Reflect on the process you go through in taking prospects’ hopes, dreams and finances and turning those into financial plan that you will present to those prospects in order to win them as a client. Linking the prospects’ situation, plans and actual finances with the plan takes some explaining, which you do often in your meetings with prospects. That can form the middle section of your book.
The final section of the outline can cover aspects such as risks, implementation and adjusting a financial plan. These are all things that you and your staff do on a daily basis, so breaking that down in outline form shouldn’t be too difficult. Throughout this outlining process, remember that you are dealing with prospects who aren’t sophisticated about financial planning and investing. So, you’ll have to explain the nuts and bolts of how various concepts work — such as sequence of returns risk — and why the client should care about it.
Stay on track
Once you draft the first version of your outline, review it with the reader in mind.
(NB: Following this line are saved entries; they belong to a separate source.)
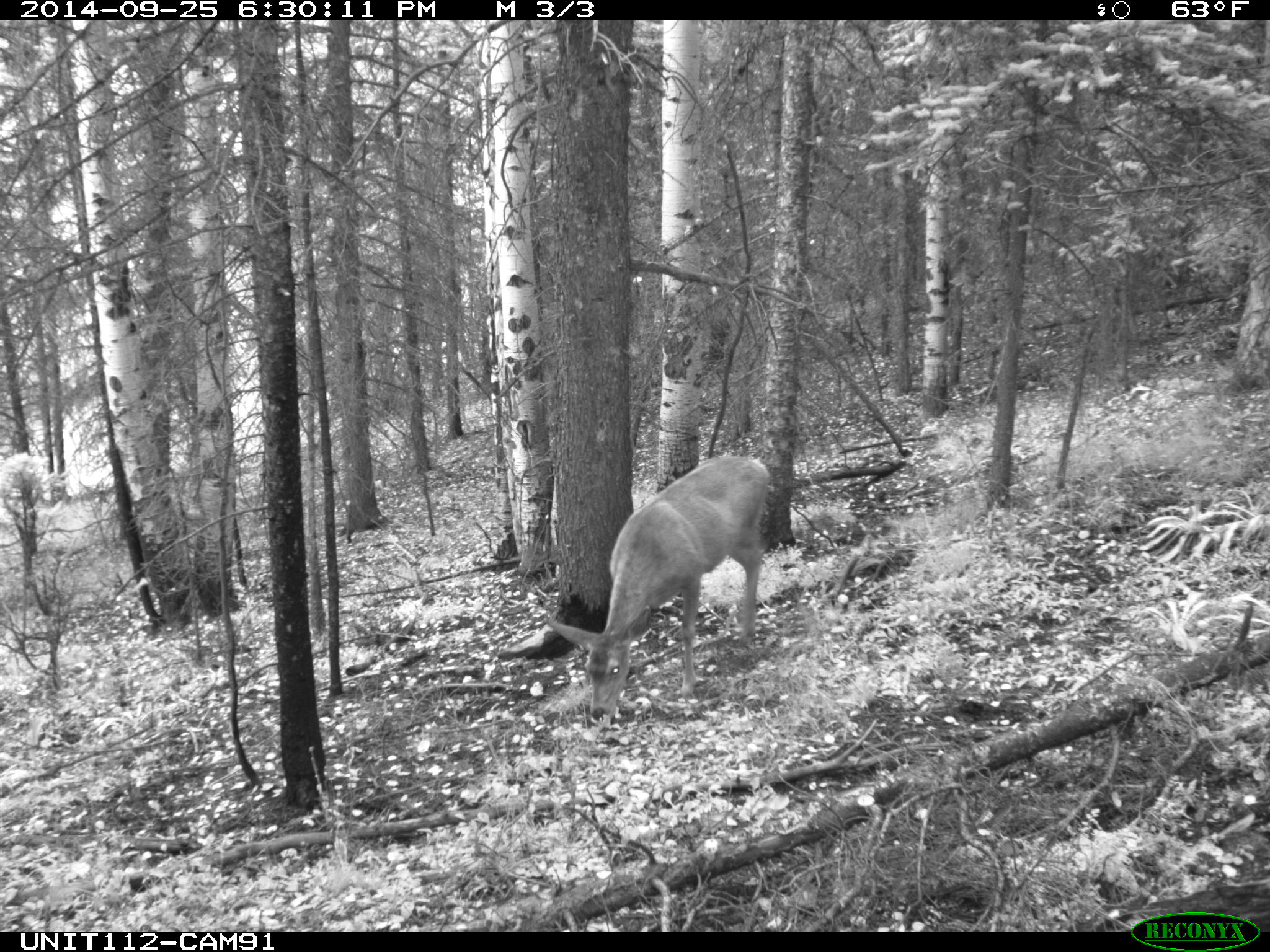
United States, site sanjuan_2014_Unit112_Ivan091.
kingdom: Animalia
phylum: Chordata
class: Mammalia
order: Artiodactyla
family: Cervidae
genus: Odocoileus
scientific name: Odocoileus hemionus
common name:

As yourself these questions:
• Are these topics that my target reader persona cares about?
• Does the outline flow together, sequentially building to a conclusion?
• Am I clearly presenting the problems that my reader worries about?
• How am I relating the solutions I offer to the problems my reader experiences?
• Will the solutions I’m offering make sense to the reader persona?
• Am I targeting stories, examples and credible evidence towards that persona?
Once you’ve got an outline that you’re comfortable with, the next step is to create a writing schedule. Because you’re a busy professional, you need to commit to a regular writing schedule to ensure that your book gets done. You need to plan on at least three months for the editing, proofreading and formatting process.
Work back from that, consider how much writing you can get done in a week, and then set up your schedule so that you’ll actually do the writing.